There is no evidence of civil unrest. Political demonstrations are few and far between, and even when the Consulate has been the target of a demonstration it has been non-violent.

Post-Specific Concerns

Environmental Hazards
The greatest environmental hazard is the threat of hurricanes and tropical storms. Past hurricanes have caused significant damage to the island’s infrastructure.

Industrial and Transportation Accidents

Ordinary traffic accidents are the most routine and cause the most concern on the island.


There are almost no records of any type of kidnappings occurring on the island. What has occurred has not been related to tourism, narco-traffic, or organized crime.

Drug and Narco-terrorism

Bermuda has been described as an island with an appetite for drugs. Whereas many Caribbean islands are merely weigh points for drug shipments en-route to the U.S., virtually all of the drugs entering Bermuda are for local consumption. In fact, drugs are often brought from the U.S. for sale on the island. In 2011, there were a number of Americans caught attempting to smuggle drugs into Bermuda, after a notable increase the previous year. The main drugs of choice are marijuana and cocaine, but ecstasy, crack, and heroin have been seen in quantity as well. While the “kingpins” of the narcotics trade are all well-established players (who have managed to stay out of jail), gangs are generally involved in the street-level drug trade. That said, although the majority of drug seizures occurred at the street level, due to an increased cooperation between Bermudian and U.S. law enforcement agencies, over $41.9 million worth of drugs were seized in 2011, including almost $1.5 million in the U.S. bound for Bermuda.

Police Response

How to Handle Incidents of Police Detention or Harassment

In the event of detention by the police, an American citizen should contact the U.S. Consulate on the duty phone, monitored 24/7, at 1 (441) 335-3828. Harassment by the police would be a rare incident; however, any individual who feels that he/she has been unfairly treated should contact the Bermuda Police Complaints and Discipline Department at 1 (441) 299-4279. 

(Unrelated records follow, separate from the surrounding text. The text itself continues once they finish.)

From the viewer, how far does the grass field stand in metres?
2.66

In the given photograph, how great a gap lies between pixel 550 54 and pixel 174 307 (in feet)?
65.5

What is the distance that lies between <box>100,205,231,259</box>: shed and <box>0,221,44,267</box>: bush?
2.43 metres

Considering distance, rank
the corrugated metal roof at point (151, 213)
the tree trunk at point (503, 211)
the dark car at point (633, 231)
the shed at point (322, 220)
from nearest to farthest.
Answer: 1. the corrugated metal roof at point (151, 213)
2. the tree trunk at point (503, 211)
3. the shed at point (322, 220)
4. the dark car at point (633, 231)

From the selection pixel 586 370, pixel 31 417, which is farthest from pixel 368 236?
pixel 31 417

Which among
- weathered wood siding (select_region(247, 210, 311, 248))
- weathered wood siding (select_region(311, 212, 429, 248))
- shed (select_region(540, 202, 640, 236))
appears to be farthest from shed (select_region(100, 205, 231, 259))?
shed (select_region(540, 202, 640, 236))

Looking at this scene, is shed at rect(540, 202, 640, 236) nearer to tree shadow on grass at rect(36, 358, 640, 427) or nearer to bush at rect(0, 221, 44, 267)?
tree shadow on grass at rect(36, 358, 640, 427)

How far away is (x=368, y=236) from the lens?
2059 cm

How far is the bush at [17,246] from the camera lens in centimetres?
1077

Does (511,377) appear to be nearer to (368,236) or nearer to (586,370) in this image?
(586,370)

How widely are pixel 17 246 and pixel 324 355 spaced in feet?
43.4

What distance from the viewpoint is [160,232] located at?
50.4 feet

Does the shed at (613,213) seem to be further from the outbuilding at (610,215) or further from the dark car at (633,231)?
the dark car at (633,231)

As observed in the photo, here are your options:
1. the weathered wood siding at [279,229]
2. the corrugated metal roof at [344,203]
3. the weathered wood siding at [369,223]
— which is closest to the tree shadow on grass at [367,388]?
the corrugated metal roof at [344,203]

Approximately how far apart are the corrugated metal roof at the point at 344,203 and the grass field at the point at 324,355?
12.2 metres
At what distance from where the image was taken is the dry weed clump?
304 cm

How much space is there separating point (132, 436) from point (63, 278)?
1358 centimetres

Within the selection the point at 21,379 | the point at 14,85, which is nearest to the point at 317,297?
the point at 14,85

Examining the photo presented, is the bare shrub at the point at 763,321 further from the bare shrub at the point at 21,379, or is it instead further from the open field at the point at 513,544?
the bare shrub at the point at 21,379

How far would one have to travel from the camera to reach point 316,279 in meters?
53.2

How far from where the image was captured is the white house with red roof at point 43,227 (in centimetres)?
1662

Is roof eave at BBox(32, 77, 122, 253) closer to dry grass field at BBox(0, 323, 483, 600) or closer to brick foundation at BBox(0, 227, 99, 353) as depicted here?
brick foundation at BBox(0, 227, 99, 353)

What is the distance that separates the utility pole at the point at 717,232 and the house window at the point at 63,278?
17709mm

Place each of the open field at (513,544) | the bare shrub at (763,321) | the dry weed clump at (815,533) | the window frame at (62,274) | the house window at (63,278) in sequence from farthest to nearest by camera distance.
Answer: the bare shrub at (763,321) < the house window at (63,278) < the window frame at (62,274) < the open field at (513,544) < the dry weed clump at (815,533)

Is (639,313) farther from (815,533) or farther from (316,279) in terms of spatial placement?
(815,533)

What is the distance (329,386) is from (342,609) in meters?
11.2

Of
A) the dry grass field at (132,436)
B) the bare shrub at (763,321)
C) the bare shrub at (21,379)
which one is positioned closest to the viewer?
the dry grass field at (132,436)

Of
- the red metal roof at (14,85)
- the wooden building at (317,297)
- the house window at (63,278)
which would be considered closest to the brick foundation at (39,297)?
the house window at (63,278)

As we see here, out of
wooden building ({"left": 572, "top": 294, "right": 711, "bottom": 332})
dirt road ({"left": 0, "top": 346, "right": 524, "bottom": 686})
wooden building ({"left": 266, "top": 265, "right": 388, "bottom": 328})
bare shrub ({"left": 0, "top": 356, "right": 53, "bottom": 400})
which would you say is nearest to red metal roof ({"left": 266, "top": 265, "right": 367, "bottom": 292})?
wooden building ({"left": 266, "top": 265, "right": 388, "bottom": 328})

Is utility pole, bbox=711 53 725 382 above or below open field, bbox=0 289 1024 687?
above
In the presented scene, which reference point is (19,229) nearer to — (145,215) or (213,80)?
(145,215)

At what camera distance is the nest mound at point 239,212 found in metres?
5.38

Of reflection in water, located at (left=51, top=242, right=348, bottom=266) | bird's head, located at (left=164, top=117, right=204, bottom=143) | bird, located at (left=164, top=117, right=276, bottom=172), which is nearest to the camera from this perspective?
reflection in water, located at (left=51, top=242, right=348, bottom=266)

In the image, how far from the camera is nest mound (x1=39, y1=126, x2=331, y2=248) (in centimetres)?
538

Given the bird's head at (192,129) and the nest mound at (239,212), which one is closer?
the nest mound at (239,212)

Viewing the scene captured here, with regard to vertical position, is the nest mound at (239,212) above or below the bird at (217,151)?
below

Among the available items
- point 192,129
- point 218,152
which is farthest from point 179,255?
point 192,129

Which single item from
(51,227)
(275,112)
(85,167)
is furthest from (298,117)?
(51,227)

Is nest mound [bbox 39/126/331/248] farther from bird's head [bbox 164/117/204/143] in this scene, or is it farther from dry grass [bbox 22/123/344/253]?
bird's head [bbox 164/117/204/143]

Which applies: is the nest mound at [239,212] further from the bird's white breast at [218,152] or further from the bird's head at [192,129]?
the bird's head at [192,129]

Where to Turn for Assistance if you Become a Victim of a Crime and Local Police Telephone Numbers

If you are the victim of a crime, contact 1 (441) 299-4431 to reach police dispatch. In an emergency, dial 911. The U.S. Consulate may also provide services to American citizens in need. The 24-hour duty telephone number is 1 (441) 335-3828.

Medical Emergencies

Contact Information for Local Hospitals and Clinics

The local hospital in Bermuda is the King Edward Memorial Hospital. The phone number is 1 (441) 236-2345. There are various other clinics and medical facilities available on the island.

Air Ambulance Services 

Medical Air Services: 1 (441) 295-6272

Tips on How to Avoid Becoming a Victim

There are no scams that are particularly unique to Bermuda, however; motorcycles and motor scooters are ubiquitous on the island and are a favorite amongst thieves. Tourists should be particularly careful when renting one of these, from a safety and security perspective. Be careful carrying bags on the side facing the street or in the rear basket; persons on motor scooters can easily snatch bags that are not properly secured. 

Areas to Avoid

Walking or cycling after dark, or in deserted areas, is not recommended. Hamilton, north of Dundonald Street, should be avoided, particularly after sundown.

Further Information

Consulate Contact Numbers

Hamilton does not have a switchboard operator. During regular office hours (8am – 4:30pm) the Consulate telephone is 1 (441) 295-1342. Otherwise contact the duty telephone number – 1 (441) 335-3828.

OSAC Country Council

No OSAC Country Council exists in Bermuda.